La raison pour laquelle j’ai cité cet extrait, c’est que je désirais illustrer à quel point les jugements de valeur par rapport à la rectitude langagière sont… des jugements de valeur.
Si l’on analyse le texte de Louis XIV avec les critères modernes, on peut en arriver à la conclusion que le Roi-Soleil écrivait bien mal. Mais en histoire, et l’histoire de la langue ne fait pas exception, il faut prendre garde, justement, à ne pas analyser les données à partir des critères modernes.
Illustrons avec un phénomène non linguistique. Juger des données à partir des critères modernes mènerait à la conclusion, par exemple, qu’une grande partie de la population européenne du XVIIe siècle était ivrogne, malpropre et illuminée. Mais on sait que les connaissances de l’époque sur l’hygiène étaient bien inférieures à celles d’aujourd’hui, on sait que l’eau potable était beaucoup moins accessible et on sait que l’absence de culture scientifique rendait très attrayantes les notions de magie et de sorcellerie. Sachant tout cela, on se garde bien de poser le même jugement sur la population européenne du XVIIe siècle que celui qu’on poserait sur une population moderne, à laquelle on accorderait bien peu de valeur et de crédibilité si elle possédait ces caractéristiques d’ivrognerie, de malpropreté et d’illumination.
On relativise, donc.
Mais si on relativise par rapport au mode de vie, pourquoi ne relativise-t-on pas par rapport à la langue ?
Et si les critères de rectitude langagière du XVIIe siècle différaient de ceux du XXIe siècle ? Et si la valeur accordée à l’écrit à l’époque de Louis XIV n’était pas la même qu’à notre époque ?
On pourrait certes citer Racine et ses confrères comme preuve que la langue de l’époque n’était pas si différente de celle d’aujourd’hui. Et on aurait raison. D’un certain point de vue.
En effet, les règles modernes du français écrit sont issues de cette période : c’est sur les écrits de ces grands écrivains, entre autres, que l’on s’est basé pour structurer ces règles… mais cela s’est fait au XIXe siècle.
À l’époque de Louis XIV, contrairement à l’époque moderne, la langue orale avait une plus grande valeur que la langue écrite. Les règles de l’oral, auxquelles on peut associer les lourdes et complexes règles d’étiquette de Versailles, dictées par Louis XIV lui-même, prenaient toute la place dans l’échelle de valeur.

▶ CONSIGNE
Recopiez à l'identique le passage du texte sur la rectitude langagière qui s'ouvre sur les mots « Illustrons avec un » et se clôt sur « On relativise, donc. ».

▶ RELEVÉ
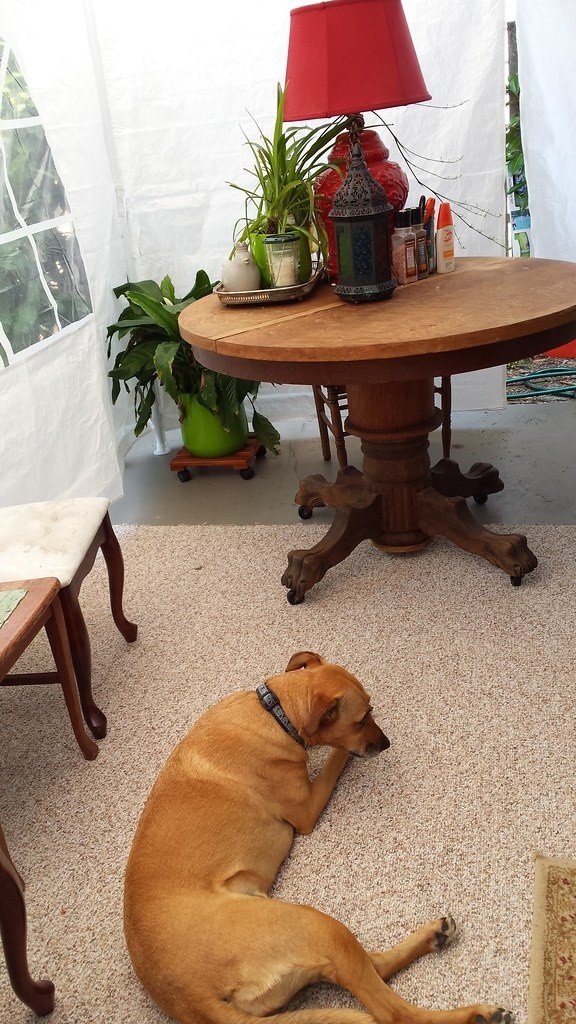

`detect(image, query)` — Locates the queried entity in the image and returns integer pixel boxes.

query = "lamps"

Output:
[326,141,399,304]
[280,0,432,306]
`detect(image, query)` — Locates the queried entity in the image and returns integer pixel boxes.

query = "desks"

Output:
[178,256,576,604]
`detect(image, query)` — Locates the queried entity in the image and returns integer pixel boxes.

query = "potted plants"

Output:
[228,82,395,289]
[105,269,282,457]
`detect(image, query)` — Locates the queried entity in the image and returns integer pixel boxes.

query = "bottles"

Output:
[391,209,417,284]
[406,207,429,280]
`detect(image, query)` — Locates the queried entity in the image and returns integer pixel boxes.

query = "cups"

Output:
[263,234,301,288]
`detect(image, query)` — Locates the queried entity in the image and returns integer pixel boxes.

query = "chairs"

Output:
[312,376,451,469]
[0,495,138,740]
[0,821,55,1019]
[0,577,99,761]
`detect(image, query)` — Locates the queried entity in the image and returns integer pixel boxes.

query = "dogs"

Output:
[123,650,518,1023]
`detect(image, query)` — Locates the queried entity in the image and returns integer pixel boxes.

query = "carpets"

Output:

▶ CORRIGÉ
Illustrons avec un phénomène non linguistique. Juger des données à partir des critères modernes mènerait à la conclusion, par exemple, qu’une grande partie de la population européenne du XVIIe siècle était ivrogne, malpropre et illuminée. Mais on sait que les connaissances de l’époque sur l’hygiène étaient bien inférieures à celles d’aujourd’hui, on sait que l’eau potable était beaucoup moins accessible et on sait que l’absence de culture scientifique rendait très attrayantes les notions de magie et de sorcellerie. Sachant tout cela, on se garde bien de poser le même jugement sur la population européenne du XVIIe siècle que celui qu’on poserait sur une population moderne, à laquelle on accorderait bien peu de valeur et de crédibilité si elle possédait ces caractéristiques d’ivrognerie, de malpropreté et d’illumination.
On relativise, donc.